Actions à mener.
**A)** Les affirmations suivantes concordent-elles avec le texte retenu ? Répondez par oui ou par non, en citant mot pour mot le passage qui tranche. (i) Les zones industrielles inoccupées peuvent rester indéfiniment dans cet état. (ii) L'adaptabilité et la réversibilité comptent parmi les mots clés du développement durable. (iii) Les friches valent mieux que la remise des surfaces à de nouvelles activités.
**B)** D'après le texte retenu, pour qui la remise des surfaces non occupées à de nouvelles activités vaut-elle mieux que des friches ?
**C)** Recopiez dans le texte retenu tout ce qui va de « Parmi les mots » jusqu'à « restes du passé. ».

**** Texte retenu

Il y a les opérations surdimensionnées, qui doivent malgré tout trouver une fin honorable. Les hectares de zones industrielles qui attendent des preneurs depuis des années ne peuvent être maintenus éternellement dans cette situation. Il faut boucler les programmes, et remettre les surfaces toujours non occupées à de nouvelles activités. Ce n’est pas facile, si les lots attribués l’ont été dans le désordre, mais cela vaut mieux que des friches, aussi bien pour la collectivité que pour les premiers occupants de ces zones. Redimensionner un projet, le revoir à la baisse, est une décision de sagesse qu’il faut savoir prendre.

Parmi les mots clés du développement durable, figurent adaptabilité et réversibilité. Il faut prévoir que les réalisations humaines doivent parfois être revues, qu’il faut mettre fin à une filière, à une organisation, qu’il faut transformer un ouvrage. Il faut accepter que nos œuvres aient une fin, la fin d’un cycle de vie, et alors penser au devenir des restes. C’est le phénix qui l’objectif, une nouvelle vie à partir des restes du passé.

********
**** Extrait de données

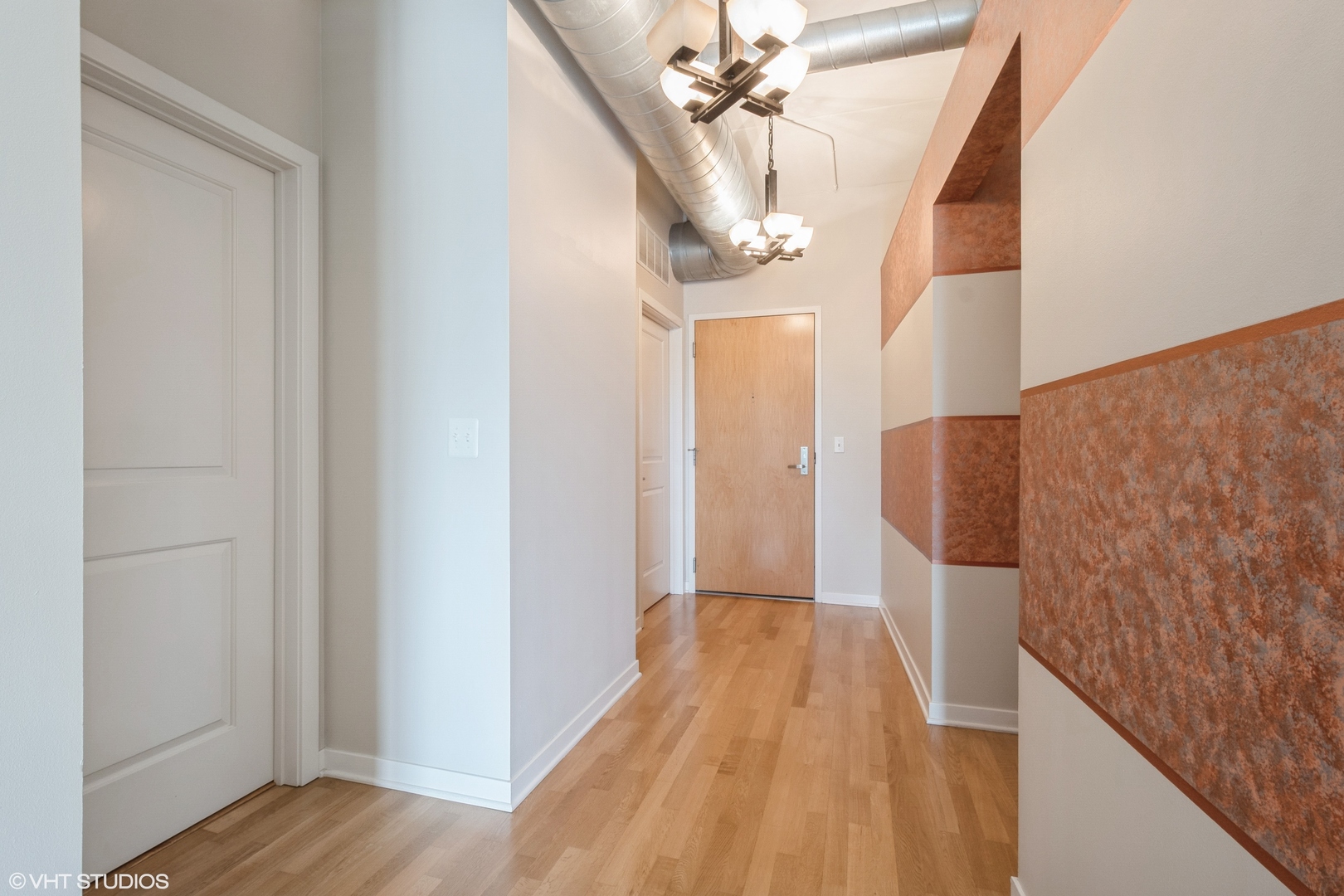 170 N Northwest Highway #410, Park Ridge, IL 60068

********
**** Extrait de données

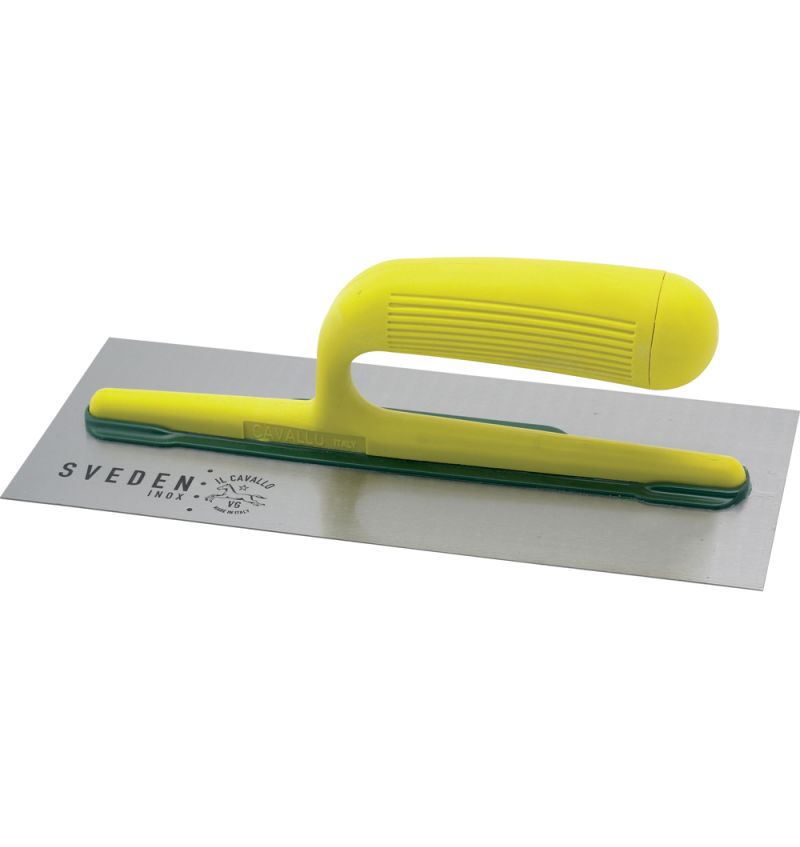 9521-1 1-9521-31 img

********
**** Extrait de données

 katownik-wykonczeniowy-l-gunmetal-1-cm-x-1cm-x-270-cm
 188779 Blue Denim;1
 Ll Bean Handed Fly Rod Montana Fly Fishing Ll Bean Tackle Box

********

Tâches résolues.
**A)**
(i) Non : « ne peuvent être maintenus éternellement dans cette situation ».
(ii) Oui : « Parmi les mots clés du développement durable, figurent adaptabilité et réversibilité. »
(iii) Non : « mais cela vaut mieux que des friches ».

**B)** Pour la collectivité et pour les premiers occupants de ces zones.

**C)**
Parmi les mots clés du développement durable, figurent adaptabilité et réversibilité. Il faut prévoir que les réalisations humaines doivent parfois être revues, qu’il faut mettre fin à une filière, à une organisation, qu’il faut transformer un ouvrage. Il faut accepter que nos œuvres aient une fin, la fin d’un cycle de vie, et alors penser au devenir des restes. C’est le phénix qui l’objectif, une nouvelle vie à partir des restes du passé.